Problem to work on: Reproduce each record exactly.

Excerpts of spatial question data:
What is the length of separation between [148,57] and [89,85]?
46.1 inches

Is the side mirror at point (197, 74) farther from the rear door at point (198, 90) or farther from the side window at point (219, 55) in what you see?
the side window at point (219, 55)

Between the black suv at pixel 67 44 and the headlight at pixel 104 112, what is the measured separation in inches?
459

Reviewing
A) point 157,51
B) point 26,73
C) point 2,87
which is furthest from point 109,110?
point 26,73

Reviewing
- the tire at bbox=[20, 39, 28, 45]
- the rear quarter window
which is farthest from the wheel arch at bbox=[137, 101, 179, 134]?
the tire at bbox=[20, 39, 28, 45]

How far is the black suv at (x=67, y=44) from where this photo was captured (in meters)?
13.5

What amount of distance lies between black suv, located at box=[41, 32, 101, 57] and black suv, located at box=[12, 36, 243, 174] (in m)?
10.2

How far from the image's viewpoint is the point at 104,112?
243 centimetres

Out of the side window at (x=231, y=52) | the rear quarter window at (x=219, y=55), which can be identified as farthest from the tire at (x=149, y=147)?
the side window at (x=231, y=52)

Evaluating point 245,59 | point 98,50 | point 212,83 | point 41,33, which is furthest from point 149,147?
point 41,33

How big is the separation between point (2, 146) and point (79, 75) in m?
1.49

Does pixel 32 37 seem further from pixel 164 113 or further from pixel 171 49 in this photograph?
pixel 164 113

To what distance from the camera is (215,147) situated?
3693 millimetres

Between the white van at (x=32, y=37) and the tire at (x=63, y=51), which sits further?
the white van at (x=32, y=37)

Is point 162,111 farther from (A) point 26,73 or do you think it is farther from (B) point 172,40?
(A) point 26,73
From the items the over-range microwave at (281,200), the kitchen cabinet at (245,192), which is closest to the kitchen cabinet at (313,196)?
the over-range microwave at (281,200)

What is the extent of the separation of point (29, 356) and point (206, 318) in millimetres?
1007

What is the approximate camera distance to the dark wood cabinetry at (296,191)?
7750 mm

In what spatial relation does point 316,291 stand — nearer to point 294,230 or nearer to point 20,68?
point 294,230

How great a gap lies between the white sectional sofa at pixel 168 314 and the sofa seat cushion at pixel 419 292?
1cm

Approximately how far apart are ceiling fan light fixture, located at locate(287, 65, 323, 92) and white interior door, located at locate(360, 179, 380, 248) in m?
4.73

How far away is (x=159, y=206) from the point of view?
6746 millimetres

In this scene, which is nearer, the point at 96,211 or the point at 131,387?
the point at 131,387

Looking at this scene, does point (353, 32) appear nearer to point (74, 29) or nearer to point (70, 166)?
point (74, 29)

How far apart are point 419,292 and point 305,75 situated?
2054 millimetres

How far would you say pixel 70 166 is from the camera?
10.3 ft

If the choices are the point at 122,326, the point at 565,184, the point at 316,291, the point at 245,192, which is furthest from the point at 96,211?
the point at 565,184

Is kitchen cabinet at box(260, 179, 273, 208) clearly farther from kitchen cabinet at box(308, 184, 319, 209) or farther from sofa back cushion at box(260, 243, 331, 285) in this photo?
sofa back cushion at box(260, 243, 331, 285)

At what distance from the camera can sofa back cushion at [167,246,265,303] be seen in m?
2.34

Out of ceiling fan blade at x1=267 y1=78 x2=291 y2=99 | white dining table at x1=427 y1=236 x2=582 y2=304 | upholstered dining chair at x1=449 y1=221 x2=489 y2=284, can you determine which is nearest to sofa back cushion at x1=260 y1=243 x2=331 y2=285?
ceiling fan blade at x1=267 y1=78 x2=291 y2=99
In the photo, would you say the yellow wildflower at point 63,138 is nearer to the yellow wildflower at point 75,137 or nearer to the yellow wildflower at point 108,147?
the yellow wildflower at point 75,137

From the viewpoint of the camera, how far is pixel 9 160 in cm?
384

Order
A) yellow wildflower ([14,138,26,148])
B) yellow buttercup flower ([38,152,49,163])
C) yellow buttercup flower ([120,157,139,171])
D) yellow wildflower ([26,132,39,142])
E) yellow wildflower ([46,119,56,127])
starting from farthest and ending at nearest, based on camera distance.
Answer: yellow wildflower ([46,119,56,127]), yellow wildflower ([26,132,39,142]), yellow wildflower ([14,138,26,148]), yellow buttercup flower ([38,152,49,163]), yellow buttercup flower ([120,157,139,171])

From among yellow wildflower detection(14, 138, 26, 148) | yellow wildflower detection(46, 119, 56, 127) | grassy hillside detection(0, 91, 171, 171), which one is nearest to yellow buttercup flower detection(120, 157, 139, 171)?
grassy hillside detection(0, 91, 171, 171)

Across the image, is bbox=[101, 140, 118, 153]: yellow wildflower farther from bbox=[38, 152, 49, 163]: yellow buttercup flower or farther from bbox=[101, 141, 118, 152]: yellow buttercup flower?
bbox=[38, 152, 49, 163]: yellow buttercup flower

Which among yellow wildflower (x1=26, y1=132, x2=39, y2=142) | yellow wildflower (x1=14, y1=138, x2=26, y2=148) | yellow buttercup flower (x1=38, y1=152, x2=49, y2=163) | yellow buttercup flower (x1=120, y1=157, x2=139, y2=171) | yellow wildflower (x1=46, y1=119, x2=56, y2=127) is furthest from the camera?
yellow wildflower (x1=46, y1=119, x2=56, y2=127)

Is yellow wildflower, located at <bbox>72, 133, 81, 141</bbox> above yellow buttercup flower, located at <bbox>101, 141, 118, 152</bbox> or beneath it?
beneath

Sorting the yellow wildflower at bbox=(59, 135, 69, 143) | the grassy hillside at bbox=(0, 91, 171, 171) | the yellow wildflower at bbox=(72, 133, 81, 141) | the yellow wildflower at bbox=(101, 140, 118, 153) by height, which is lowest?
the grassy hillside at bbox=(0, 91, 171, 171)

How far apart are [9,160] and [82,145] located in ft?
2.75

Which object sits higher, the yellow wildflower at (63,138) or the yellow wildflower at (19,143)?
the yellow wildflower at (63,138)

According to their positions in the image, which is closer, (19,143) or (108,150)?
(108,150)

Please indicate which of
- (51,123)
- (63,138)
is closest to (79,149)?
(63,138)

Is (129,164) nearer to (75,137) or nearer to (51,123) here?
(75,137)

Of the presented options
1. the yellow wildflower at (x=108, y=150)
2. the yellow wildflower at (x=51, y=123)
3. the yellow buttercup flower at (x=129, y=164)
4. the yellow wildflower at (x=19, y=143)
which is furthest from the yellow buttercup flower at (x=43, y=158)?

Written solution:
What is the length of separation between [148,57] and [89,85]?
46.1 inches

Is the side mirror at point (197, 74) farther from the rear door at point (198, 90) or farther from the side window at point (219, 55) in what you see?
the side window at point (219, 55)

Between the black suv at pixel 67 44 and the headlight at pixel 104 112, what is the measured separation in inches?
459

Reviewing
A) point 157,51
B) point 26,73
C) point 2,87
which is furthest from point 109,110?
point 26,73

Reviewing
- the tire at bbox=[20, 39, 28, 45]
- the rear quarter window
which is farthest from the wheel arch at bbox=[137, 101, 179, 134]?
the tire at bbox=[20, 39, 28, 45]

How far is the black suv at (x=67, y=44) from where this photo was captured (in meters)?
13.5

What amount of distance lies between black suv, located at box=[41, 32, 101, 57] and black suv, located at box=[12, 36, 243, 174] (in m)?
10.2

How far from the image's viewpoint is the point at 104,112?
243 centimetres

Out of the side window at (x=231, y=52) | the rear quarter window at (x=219, y=55), which can be identified as farthest from the tire at (x=149, y=147)?
the side window at (x=231, y=52)

Evaluating point 245,59 | point 98,50 | point 212,83 | point 41,33, which is furthest from point 149,147?
point 41,33

How big is the separation between point (2, 146) and point (79, 75) in m?
1.49

Does pixel 32 37 seem further from pixel 164 113 or further from pixel 171 49 in this photograph?
pixel 164 113

To what distance from the camera is (215,147) situated?
3693 millimetres

Between the white van at (x=32, y=37) and the tire at (x=63, y=51), which sits further?
the white van at (x=32, y=37)

Is point 162,111 farther from (A) point 26,73 or do you think it is farther from (B) point 172,40?
(A) point 26,73
From the items the over-range microwave at (281,200), the kitchen cabinet at (245,192), which is closest to the kitchen cabinet at (313,196)?
the over-range microwave at (281,200)

What is the extent of the separation of point (29, 356) and point (206, 318) in millimetres?
1007

What is the approximate camera distance to the dark wood cabinetry at (296,191)?
7750 mm

In what spatial relation does point 316,291 stand — nearer to point 294,230 or nearer to point 20,68?
point 294,230

How great a gap lies between the white sectional sofa at pixel 168 314 and the sofa seat cushion at pixel 419 292?
1cm

Approximately how far apart are ceiling fan light fixture, located at locate(287, 65, 323, 92) and white interior door, located at locate(360, 179, 380, 248) in m?
4.73

How far away is (x=159, y=206) from the point of view?
6746 millimetres

In this scene, which is nearer, the point at 96,211 or the point at 131,387?
the point at 131,387

Looking at this scene, does point (353, 32) appear nearer to point (74, 29) or nearer to point (70, 166)?
point (74, 29)

How far apart are point 419,292 and point 305,75 situated?
2054 millimetres

How far would you say pixel 70 166 is from the camera?
10.3 ft

If the choices are the point at 122,326, the point at 565,184, the point at 316,291, the point at 245,192, which is furthest from the point at 96,211?
the point at 565,184

Is kitchen cabinet at box(260, 179, 273, 208) clearly farther from kitchen cabinet at box(308, 184, 319, 209) or farther from sofa back cushion at box(260, 243, 331, 285) in this photo?
sofa back cushion at box(260, 243, 331, 285)

At what distance from the camera can sofa back cushion at [167,246,265,303] be seen in m?
2.34

Out of ceiling fan blade at x1=267 y1=78 x2=291 y2=99 | white dining table at x1=427 y1=236 x2=582 y2=304 | upholstered dining chair at x1=449 y1=221 x2=489 y2=284, can you determine which is nearest to sofa back cushion at x1=260 y1=243 x2=331 y2=285?
ceiling fan blade at x1=267 y1=78 x2=291 y2=99
In the photo, would you say the yellow wildflower at point 63,138 is nearer to the yellow wildflower at point 75,137 or nearer to the yellow wildflower at point 108,147?
the yellow wildflower at point 75,137

From the viewpoint of the camera, how far is pixel 9 160 in cm?
384

Order
A) yellow wildflower ([14,138,26,148])
B) yellow buttercup flower ([38,152,49,163])
C) yellow buttercup flower ([120,157,139,171])
D) yellow wildflower ([26,132,39,142])
E) yellow wildflower ([46,119,56,127])
starting from farthest and ending at nearest, based on camera distance.
Answer: yellow wildflower ([46,119,56,127]), yellow wildflower ([26,132,39,142]), yellow wildflower ([14,138,26,148]), yellow buttercup flower ([38,152,49,163]), yellow buttercup flower ([120,157,139,171])

From among yellow wildflower detection(14, 138, 26, 148) | yellow wildflower detection(46, 119, 56, 127) | grassy hillside detection(0, 91, 171, 171), which one is nearest to yellow buttercup flower detection(120, 157, 139, 171)?
grassy hillside detection(0, 91, 171, 171)

Across the image, is bbox=[101, 140, 118, 153]: yellow wildflower farther from bbox=[38, 152, 49, 163]: yellow buttercup flower or farther from bbox=[101, 141, 118, 152]: yellow buttercup flower?
bbox=[38, 152, 49, 163]: yellow buttercup flower

Which among yellow wildflower (x1=26, y1=132, x2=39, y2=142) | yellow wildflower (x1=14, y1=138, x2=26, y2=148) | yellow buttercup flower (x1=38, y1=152, x2=49, y2=163) | yellow buttercup flower (x1=120, y1=157, x2=139, y2=171) | yellow wildflower (x1=46, y1=119, x2=56, y2=127) is furthest from the camera?
yellow wildflower (x1=46, y1=119, x2=56, y2=127)

Is yellow wildflower, located at <bbox>72, 133, 81, 141</bbox> above yellow buttercup flower, located at <bbox>101, 141, 118, 152</bbox> or beneath it?
beneath

Sorting the yellow wildflower at bbox=(59, 135, 69, 143) | the grassy hillside at bbox=(0, 91, 171, 171) | the yellow wildflower at bbox=(72, 133, 81, 141) | the yellow wildflower at bbox=(101, 140, 118, 153) by height, which is lowest?
the grassy hillside at bbox=(0, 91, 171, 171)

How far apart are [9,160] and [82,145] located in ft?
2.75

Which object sits higher, the yellow wildflower at (63,138) or the yellow wildflower at (19,143)?
the yellow wildflower at (63,138)

According to their positions in the image, which is closer, (19,143) or (108,150)?
(108,150)

Please indicate which of
- (51,123)
- (63,138)
is closest to (79,149)?
(63,138)

Is (129,164) nearer to (75,137) or nearer to (51,123) here?
(75,137)

Of the presented options
1. the yellow wildflower at (x=108, y=150)
2. the yellow wildflower at (x=51, y=123)
3. the yellow buttercup flower at (x=129, y=164)
4. the yellow wildflower at (x=19, y=143)
which is furthest from the yellow buttercup flower at (x=43, y=158)?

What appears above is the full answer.